Рядовые на совещание не были приглашены: их дело выполнять решение совещания — лечь грудью на амбразуру указанного начальством дота.
И все же один рядовой присутствовал на этом совещании. Моня Цацкес. Подполковник Штанько давал руководящие указания, а Моня Цацкес в это время брил подполковничью голову. Так как уши у него не были заткнуты, он все слышал и запомнил гораздо подробнее, чем это было зафиксировано в протоколе, который вела старший сержант Пизмантер.
После обязательного общего трепа с непременным упоминанием имени товарища Сталина и славной коммунистической партии большевиков перешли к делу. Кому оказать доверие прославить полк? Кого из личного состава послать умирать на амбразуре дота?
Подполковник Штанько сразу предупредил совещание, что хороший человеческий материал он на это дело не пустит.
— Для такого подвига, — сказал он, сидя в кресле в белой чалме из мыльной пены, — большого ума не нужно. — И, подумав, добавил: — Нужна лишь горячая любовь к Родине. Ясно? Поэтому отбирайте из слабосильной команды, кто к строевой не годен.
— Совершенно верно, товарищ командир, — подхватил старший политрук Кац. — Есть предложение: пусть амбразуру вражеского дота закроет писарь Шляпентох.
Партийный агитатор Циля Пизмантер поставила кляксу в протоколе и, забыв, что она на совещании, допустила вольность — громко расхохоталась, отвлекая участников совещания заколыхавшейся грудью.
— Что вы в этом видите смешного, старший сержант? — вспыхнул старший политрук Кац.
— Ой, ой, он меня доведет до истерики. — Циля Пизмантер вытерла выступившие слезы.
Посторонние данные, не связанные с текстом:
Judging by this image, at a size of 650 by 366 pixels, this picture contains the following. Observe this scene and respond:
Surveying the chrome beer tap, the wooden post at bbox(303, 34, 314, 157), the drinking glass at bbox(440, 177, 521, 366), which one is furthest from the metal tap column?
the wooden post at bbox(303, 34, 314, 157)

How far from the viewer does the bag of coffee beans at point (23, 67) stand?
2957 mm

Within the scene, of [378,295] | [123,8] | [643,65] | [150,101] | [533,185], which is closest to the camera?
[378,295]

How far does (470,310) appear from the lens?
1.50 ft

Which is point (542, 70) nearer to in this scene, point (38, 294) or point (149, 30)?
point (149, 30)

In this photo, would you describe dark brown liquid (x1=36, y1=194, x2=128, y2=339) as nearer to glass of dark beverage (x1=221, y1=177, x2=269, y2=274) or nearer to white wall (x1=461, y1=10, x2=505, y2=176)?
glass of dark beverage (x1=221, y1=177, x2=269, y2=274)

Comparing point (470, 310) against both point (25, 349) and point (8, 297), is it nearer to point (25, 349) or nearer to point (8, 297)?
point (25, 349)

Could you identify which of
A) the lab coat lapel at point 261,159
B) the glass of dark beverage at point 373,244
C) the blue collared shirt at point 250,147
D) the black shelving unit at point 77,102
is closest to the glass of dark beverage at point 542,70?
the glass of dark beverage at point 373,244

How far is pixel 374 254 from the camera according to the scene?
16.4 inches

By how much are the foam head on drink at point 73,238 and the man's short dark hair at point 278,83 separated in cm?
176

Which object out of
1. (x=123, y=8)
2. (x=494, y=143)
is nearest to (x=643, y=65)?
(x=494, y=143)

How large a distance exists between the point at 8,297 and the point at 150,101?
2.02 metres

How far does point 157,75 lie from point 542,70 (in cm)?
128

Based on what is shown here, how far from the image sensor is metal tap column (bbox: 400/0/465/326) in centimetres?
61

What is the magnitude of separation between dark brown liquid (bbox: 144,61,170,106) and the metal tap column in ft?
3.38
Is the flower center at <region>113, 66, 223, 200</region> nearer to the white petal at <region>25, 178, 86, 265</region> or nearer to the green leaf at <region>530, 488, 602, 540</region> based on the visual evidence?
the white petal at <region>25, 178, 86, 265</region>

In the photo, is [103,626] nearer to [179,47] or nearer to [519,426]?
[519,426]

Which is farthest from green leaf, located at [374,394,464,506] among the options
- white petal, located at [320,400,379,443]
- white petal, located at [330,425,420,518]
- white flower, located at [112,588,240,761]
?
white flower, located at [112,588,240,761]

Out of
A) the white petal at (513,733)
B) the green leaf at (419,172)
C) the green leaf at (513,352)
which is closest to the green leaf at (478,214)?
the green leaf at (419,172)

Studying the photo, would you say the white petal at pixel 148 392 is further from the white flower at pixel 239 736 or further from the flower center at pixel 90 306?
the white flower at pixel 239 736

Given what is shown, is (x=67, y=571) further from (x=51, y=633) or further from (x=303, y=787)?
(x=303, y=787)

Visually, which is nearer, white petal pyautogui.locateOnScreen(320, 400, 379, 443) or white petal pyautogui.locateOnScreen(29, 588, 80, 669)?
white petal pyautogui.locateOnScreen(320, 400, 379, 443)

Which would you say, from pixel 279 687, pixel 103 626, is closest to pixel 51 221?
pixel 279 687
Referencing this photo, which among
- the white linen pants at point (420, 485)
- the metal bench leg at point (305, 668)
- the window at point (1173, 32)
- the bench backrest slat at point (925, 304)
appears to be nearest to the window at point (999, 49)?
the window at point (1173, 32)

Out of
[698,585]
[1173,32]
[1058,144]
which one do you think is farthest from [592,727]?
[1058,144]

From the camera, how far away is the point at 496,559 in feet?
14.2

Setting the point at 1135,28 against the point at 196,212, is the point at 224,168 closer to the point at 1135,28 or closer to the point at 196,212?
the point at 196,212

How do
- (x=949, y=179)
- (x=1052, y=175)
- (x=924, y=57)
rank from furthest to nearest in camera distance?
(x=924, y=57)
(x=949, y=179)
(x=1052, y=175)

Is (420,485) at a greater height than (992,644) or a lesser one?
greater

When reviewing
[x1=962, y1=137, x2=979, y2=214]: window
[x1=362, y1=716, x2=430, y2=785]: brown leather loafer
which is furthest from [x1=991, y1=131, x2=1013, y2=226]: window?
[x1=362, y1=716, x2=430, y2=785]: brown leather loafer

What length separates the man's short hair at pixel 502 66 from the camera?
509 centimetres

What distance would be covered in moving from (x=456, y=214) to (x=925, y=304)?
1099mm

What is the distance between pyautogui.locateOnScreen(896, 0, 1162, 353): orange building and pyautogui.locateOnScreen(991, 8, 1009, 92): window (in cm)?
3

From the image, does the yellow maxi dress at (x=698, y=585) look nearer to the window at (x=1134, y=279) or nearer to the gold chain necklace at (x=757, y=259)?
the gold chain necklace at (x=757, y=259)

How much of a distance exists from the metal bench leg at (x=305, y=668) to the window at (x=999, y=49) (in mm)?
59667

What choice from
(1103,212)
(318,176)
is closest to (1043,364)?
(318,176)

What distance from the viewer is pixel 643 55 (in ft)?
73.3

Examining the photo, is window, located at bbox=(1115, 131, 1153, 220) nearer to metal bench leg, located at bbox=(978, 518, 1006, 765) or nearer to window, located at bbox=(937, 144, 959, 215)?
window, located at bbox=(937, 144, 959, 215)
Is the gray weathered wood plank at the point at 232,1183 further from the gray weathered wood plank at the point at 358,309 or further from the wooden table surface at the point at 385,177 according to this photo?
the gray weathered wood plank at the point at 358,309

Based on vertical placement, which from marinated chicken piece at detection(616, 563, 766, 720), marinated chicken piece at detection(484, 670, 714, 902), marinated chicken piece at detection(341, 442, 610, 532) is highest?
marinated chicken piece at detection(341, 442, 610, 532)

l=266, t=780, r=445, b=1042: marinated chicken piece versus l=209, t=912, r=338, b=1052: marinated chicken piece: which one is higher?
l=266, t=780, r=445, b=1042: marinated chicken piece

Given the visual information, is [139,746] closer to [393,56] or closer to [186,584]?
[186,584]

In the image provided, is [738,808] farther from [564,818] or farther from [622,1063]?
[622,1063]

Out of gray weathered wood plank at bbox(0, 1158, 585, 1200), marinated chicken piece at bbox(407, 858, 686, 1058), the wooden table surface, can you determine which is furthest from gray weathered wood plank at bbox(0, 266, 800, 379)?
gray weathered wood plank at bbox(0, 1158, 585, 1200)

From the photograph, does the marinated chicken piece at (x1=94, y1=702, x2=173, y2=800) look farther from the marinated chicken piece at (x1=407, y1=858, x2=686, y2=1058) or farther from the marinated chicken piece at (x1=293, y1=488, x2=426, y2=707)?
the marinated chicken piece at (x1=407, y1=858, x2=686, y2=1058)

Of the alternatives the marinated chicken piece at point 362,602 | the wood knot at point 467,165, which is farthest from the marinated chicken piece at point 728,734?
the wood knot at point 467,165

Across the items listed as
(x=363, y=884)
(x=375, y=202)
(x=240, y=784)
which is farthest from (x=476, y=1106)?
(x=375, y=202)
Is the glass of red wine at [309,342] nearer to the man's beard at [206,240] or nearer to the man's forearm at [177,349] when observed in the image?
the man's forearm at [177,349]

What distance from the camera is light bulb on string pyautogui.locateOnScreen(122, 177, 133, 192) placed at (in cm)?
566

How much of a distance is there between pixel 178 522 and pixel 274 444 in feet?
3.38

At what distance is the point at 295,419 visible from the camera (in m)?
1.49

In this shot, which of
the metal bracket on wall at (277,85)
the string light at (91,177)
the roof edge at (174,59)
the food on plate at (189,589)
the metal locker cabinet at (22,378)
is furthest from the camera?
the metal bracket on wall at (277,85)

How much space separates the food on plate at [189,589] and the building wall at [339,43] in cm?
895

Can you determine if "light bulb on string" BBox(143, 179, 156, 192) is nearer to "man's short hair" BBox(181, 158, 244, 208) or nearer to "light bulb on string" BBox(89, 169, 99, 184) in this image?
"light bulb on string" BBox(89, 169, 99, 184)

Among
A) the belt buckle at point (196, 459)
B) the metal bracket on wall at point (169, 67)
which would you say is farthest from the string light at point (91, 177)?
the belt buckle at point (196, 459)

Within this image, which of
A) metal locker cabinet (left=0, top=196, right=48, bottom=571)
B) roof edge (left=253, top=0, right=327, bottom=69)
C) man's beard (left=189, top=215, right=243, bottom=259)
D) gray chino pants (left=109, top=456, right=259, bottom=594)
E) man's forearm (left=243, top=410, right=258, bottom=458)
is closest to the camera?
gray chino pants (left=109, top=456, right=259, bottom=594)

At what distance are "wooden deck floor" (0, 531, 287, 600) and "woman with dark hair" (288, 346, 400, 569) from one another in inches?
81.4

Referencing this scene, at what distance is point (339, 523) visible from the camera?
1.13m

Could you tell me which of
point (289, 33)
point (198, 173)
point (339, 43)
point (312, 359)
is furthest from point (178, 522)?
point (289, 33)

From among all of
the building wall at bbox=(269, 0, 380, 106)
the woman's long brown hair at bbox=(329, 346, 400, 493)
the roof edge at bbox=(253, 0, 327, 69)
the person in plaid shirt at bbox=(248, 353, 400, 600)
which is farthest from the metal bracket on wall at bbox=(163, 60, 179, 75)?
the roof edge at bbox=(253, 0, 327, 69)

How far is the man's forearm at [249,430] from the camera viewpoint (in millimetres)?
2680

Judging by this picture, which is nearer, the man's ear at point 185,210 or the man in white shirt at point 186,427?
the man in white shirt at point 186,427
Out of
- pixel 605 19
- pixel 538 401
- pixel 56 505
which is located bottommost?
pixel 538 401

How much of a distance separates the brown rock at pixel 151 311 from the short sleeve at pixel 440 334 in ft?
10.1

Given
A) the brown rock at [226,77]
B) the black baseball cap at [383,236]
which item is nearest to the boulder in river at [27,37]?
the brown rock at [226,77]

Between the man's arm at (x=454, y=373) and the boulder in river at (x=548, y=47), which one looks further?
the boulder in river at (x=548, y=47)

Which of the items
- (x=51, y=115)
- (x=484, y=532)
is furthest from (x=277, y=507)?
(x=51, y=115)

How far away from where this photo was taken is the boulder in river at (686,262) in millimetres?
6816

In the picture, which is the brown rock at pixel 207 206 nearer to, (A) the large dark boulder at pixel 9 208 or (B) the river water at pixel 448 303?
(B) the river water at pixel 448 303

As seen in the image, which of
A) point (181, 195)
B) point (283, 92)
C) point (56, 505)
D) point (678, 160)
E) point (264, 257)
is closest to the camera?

С некоторых пор и по некоторым причинам она ни к кому из старших офицеров, кроме подполковника Штанько, не проявляла положенного по субординации уважения.
— По-вашему, этот шлимазл Шляпентох может закрыть амбразуру дота? — Циля Пизмантер прищурилась и посмотрела на старшего политрука как на идиота. — Да он же физически не способен это сделать. У него слишком узкая грудь.
— Ну, если исходить из размера груди, — парировал старший политрук Кац, — то лучшего кандидата в герои, чем вы, не найти во всей дивизии. Вы, Пизмантер, можете заткнуть сразу две амбразуры.
В полку блюлась военная тайна. У личных отношений тайны не было. И офицеры, пряча улыбки, ждали, как поступит командир полка, чьей фаворитке публично бросили вызов.
Подполковник Штанько с вафельным полотенцем на шее и с мылом на голове, как и все присутствующие, смотрел на распиравшую гимнастерку грудь старшего сержанта и, по глазам видать, тоже прикидывал, можно ли этой грудью заткнуть сразу две вражеские амбразуры.
Циля Пизмантер ждала от него мужского поступка.
— Разговорчики, понимаешь… — сказал Штанько совсем не по-мужски. — Дисциплинка хромает. Ближе к делу, товарищи. Какие будут предложения?
Старший политрук Кац попросил слова:
— Не забывайте, товарищи, что наша кандидатура должна отвечать всем политическим требованиям, служить олицетворением, так сказать, нашего советского человека…
— Иметь чистую анкету? Верно я понял? — уточнил подполковник Штанько. — Тогда бери моего парикмахера. Жертвую для общего дела.
Рядовой Цацкес тем временем старательно скоблил бритвой затылок подполковника. До него не сразу дошло, что в этот самый момент ему вынесли смертный приговор. А когда он осознал, что подполковник имел в виду его, Моню Цацкеса, бритва дрогнула в его руке, и подполковник поморщился от боли:
— Эй, Цацкес, не зарежь! Ты еще не Герой Советского Союза… посмертно.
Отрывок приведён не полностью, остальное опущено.